Copy every line of the data below exactly as given, except for the pictures.

---------- Given entries

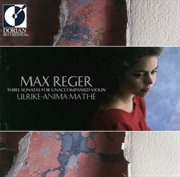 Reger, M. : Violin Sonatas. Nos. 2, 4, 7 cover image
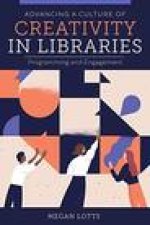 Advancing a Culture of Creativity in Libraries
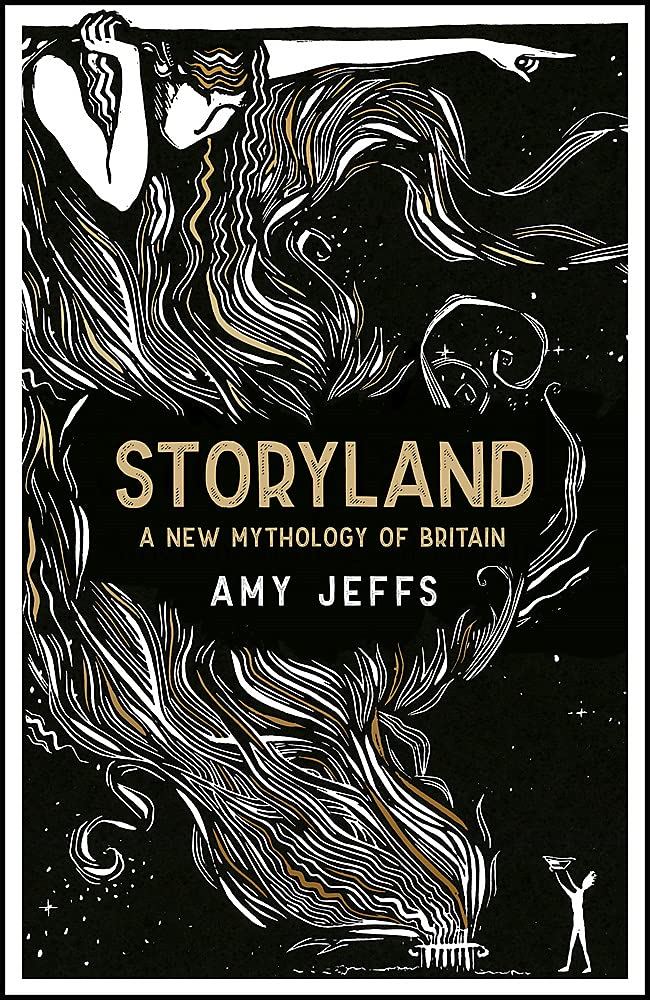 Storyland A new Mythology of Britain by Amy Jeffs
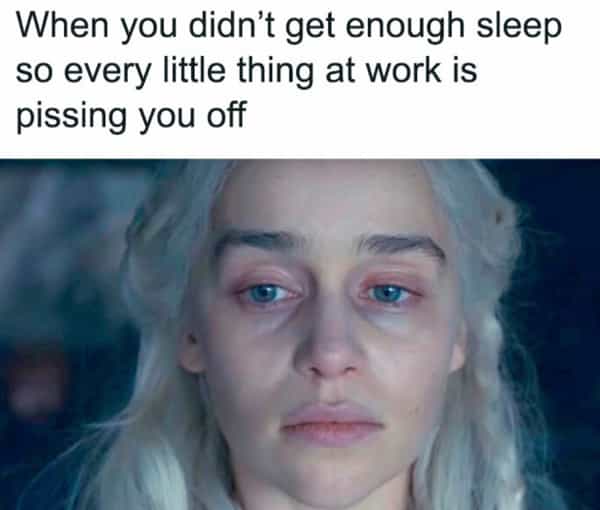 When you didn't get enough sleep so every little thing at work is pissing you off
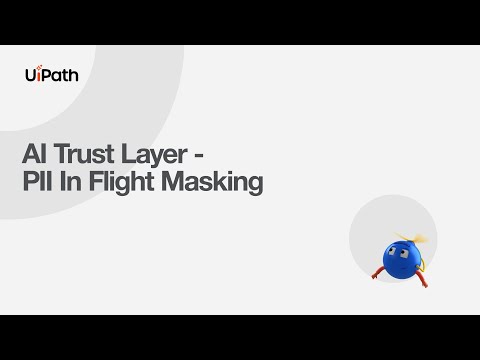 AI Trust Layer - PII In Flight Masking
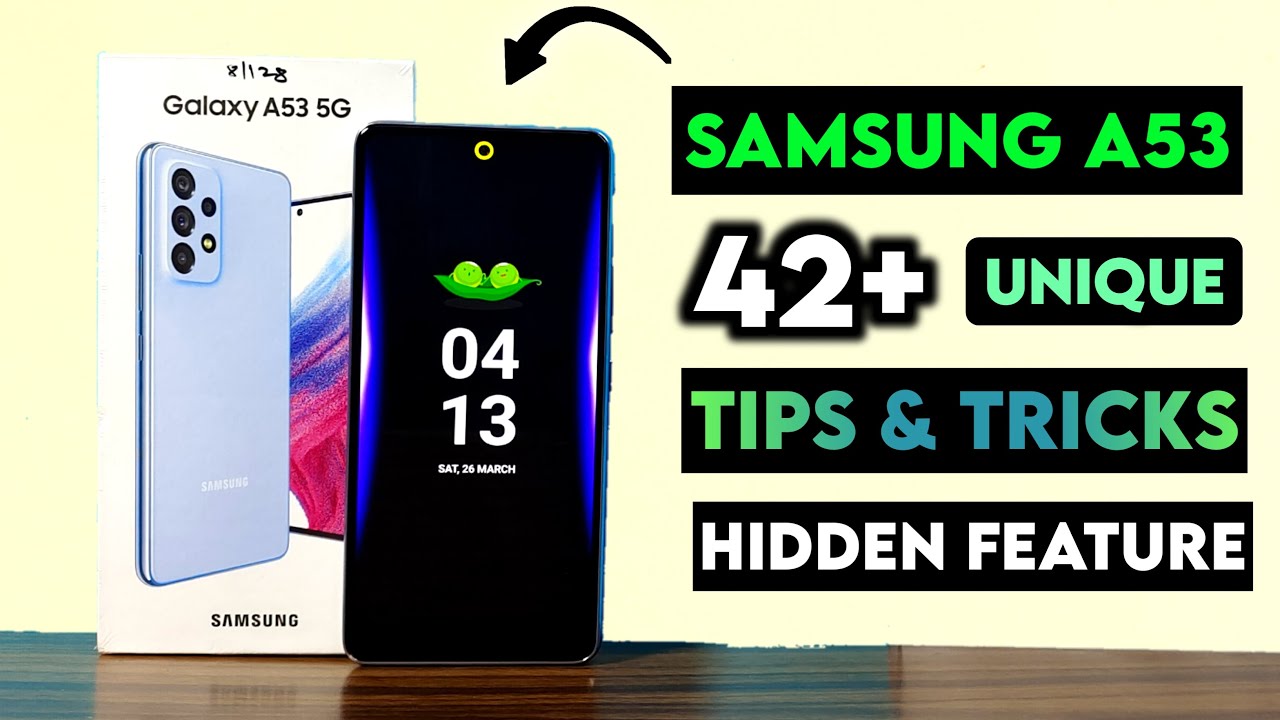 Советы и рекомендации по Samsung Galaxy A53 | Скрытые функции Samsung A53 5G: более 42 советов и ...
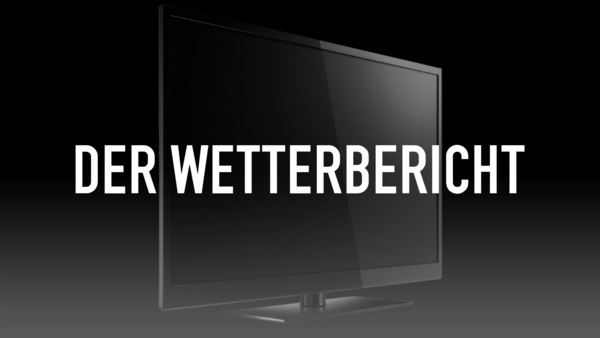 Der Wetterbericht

--------------------

§ **Reply to the exercise**
 Reger, M. : Violin Sonatas. Nos. 2, 4, 7 cover image
 Advancing a Culture of Creativity in Libraries
 Storyland A new Mythology of Britain by Amy Jeffs
 When you didn't get enough sleep so every little thing at work is pissing you off
 AI Trust Layer - PII In Flight Masking
 Советы и рекомендации по Samsung Galaxy A53 | Скрытые функции Samsung A53 5G: более 42 советов и ...
 Der Wetterbericht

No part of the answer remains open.